● **Exercise input**

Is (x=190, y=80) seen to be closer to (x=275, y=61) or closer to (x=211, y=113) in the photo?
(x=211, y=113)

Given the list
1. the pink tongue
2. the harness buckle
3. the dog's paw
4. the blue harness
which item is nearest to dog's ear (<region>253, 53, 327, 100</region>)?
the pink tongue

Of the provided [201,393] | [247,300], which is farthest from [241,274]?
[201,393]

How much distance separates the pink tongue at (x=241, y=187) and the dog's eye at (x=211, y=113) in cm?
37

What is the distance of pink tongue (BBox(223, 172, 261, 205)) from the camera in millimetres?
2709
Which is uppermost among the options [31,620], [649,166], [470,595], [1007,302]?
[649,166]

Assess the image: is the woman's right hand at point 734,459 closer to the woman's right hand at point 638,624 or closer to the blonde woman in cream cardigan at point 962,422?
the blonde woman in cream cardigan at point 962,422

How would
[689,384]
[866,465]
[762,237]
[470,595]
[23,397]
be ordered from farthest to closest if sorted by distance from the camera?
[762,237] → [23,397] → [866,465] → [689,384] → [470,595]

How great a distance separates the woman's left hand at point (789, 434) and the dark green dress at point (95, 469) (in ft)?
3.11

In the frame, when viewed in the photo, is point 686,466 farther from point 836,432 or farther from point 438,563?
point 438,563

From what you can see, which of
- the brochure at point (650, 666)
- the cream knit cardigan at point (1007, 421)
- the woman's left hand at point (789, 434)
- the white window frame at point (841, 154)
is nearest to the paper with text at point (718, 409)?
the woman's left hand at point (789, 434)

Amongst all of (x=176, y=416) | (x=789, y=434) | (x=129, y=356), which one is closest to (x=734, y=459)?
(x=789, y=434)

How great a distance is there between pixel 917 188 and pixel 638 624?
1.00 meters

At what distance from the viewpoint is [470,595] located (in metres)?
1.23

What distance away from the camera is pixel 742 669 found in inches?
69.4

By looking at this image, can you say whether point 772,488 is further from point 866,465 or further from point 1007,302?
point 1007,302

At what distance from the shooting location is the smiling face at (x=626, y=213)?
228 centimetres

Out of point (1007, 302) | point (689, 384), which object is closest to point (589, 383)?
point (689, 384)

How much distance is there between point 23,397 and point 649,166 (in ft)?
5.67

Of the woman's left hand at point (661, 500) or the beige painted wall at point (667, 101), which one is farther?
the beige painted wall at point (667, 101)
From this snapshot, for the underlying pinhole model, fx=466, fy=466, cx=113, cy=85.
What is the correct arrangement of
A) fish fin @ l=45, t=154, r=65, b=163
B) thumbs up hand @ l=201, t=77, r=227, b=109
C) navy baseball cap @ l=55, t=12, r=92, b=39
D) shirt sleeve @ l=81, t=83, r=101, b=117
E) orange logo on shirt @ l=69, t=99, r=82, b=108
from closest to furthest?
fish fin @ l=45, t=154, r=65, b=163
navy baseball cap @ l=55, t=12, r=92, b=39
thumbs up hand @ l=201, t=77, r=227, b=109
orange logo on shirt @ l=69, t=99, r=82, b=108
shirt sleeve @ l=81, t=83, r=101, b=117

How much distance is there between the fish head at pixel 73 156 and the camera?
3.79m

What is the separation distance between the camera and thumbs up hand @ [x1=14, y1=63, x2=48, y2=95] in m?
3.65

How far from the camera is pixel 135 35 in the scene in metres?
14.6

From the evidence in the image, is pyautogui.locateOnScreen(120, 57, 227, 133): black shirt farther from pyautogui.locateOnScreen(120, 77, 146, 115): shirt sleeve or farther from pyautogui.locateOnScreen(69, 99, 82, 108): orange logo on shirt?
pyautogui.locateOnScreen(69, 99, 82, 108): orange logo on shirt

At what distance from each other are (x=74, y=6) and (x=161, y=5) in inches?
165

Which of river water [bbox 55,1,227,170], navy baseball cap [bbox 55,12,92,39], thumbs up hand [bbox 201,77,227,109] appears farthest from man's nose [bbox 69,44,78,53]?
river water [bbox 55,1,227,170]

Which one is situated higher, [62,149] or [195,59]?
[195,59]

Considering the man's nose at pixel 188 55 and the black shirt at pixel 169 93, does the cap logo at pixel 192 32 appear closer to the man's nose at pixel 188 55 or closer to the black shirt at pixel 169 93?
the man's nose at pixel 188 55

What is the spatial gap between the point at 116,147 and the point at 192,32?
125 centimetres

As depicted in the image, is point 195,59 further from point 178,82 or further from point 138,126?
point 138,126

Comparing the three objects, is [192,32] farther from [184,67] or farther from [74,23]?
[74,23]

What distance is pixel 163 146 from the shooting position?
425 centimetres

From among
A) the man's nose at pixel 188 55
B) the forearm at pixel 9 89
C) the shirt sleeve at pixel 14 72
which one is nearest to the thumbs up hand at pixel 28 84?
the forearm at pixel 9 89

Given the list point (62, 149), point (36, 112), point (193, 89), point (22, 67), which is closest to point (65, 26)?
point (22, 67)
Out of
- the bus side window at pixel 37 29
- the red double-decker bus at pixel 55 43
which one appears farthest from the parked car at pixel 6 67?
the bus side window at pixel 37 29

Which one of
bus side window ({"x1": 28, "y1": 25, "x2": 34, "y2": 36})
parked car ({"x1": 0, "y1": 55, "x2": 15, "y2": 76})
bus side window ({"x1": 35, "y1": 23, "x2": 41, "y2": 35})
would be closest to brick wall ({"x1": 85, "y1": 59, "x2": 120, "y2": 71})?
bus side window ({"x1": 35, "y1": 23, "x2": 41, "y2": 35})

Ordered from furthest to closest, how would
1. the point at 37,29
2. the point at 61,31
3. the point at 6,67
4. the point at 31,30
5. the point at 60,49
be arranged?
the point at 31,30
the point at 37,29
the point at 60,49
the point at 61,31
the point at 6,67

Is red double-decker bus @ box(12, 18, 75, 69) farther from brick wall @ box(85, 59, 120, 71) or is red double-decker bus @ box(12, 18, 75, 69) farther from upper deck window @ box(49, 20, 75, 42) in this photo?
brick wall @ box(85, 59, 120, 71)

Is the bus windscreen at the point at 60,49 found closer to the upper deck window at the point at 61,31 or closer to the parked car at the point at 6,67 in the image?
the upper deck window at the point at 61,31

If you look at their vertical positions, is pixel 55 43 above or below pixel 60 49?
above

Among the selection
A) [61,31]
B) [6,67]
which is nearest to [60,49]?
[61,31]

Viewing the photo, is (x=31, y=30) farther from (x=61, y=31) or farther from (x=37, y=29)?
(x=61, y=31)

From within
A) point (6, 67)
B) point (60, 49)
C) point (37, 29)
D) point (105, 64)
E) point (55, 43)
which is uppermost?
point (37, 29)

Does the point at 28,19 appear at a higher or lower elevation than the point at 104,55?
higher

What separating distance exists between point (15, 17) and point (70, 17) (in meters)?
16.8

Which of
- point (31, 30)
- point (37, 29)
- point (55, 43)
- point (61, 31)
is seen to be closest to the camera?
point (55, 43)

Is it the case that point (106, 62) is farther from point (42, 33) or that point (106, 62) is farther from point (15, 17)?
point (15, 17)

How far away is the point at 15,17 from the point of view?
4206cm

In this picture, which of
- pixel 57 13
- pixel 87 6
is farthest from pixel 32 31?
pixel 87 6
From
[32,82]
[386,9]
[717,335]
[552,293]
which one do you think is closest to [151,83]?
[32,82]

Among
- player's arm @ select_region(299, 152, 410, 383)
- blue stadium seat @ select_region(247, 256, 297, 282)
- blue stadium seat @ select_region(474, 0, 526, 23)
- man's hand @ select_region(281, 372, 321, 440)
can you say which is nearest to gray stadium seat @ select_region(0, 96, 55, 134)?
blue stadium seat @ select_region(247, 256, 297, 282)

● **Directions for this task**
Output the line containing "If you look" and all lines after it to the end of the records, exactly as given.

● **Solution below**
If you look at their vertical positions, is pixel 55 43 above or below pixel 60 49?
above

Among the selection
A) [61,31]
B) [6,67]
which is nearest to [60,49]?
[61,31]

Viewing the photo, is (x=31, y=30) farther from (x=61, y=31) or farther from (x=37, y=29)?
(x=61, y=31)

From within
A) point (6, 67)
B) point (60, 49)
C) point (37, 29)
D) point (105, 64)
E) point (55, 43)
which is uppermost?
point (37, 29)

Does the point at 28,19 appear at a higher or lower elevation than the point at 104,55?
higher

What separating distance exists between point (15, 17) and point (70, 17) (in meters)?
16.8

Which of
- point (31, 30)
- point (37, 29)
- point (55, 43)
- point (61, 31)
is seen to be closest to the camera?
point (55, 43)

Is it the case that point (106, 62) is farther from point (42, 33) or that point (106, 62) is farther from point (15, 17)?
point (15, 17)

How far away is the point at 15,17 from the point of view?
4206cm

In this picture, which of
- pixel 57 13
- pixel 87 6
is farthest from pixel 32 31?
pixel 87 6
From
[32,82]
[386,9]
[717,335]
[552,293]
which one do you think is closest to [151,83]?
[32,82]

Among
- player's arm @ select_region(299, 152, 410, 383)
- blue stadium seat @ select_region(247, 256, 297, 282)
- blue stadium seat @ select_region(474, 0, 526, 23)
- man's hand @ select_region(281, 372, 321, 440)
can you say which is nearest to gray stadium seat @ select_region(0, 96, 55, 134)?
blue stadium seat @ select_region(247, 256, 297, 282)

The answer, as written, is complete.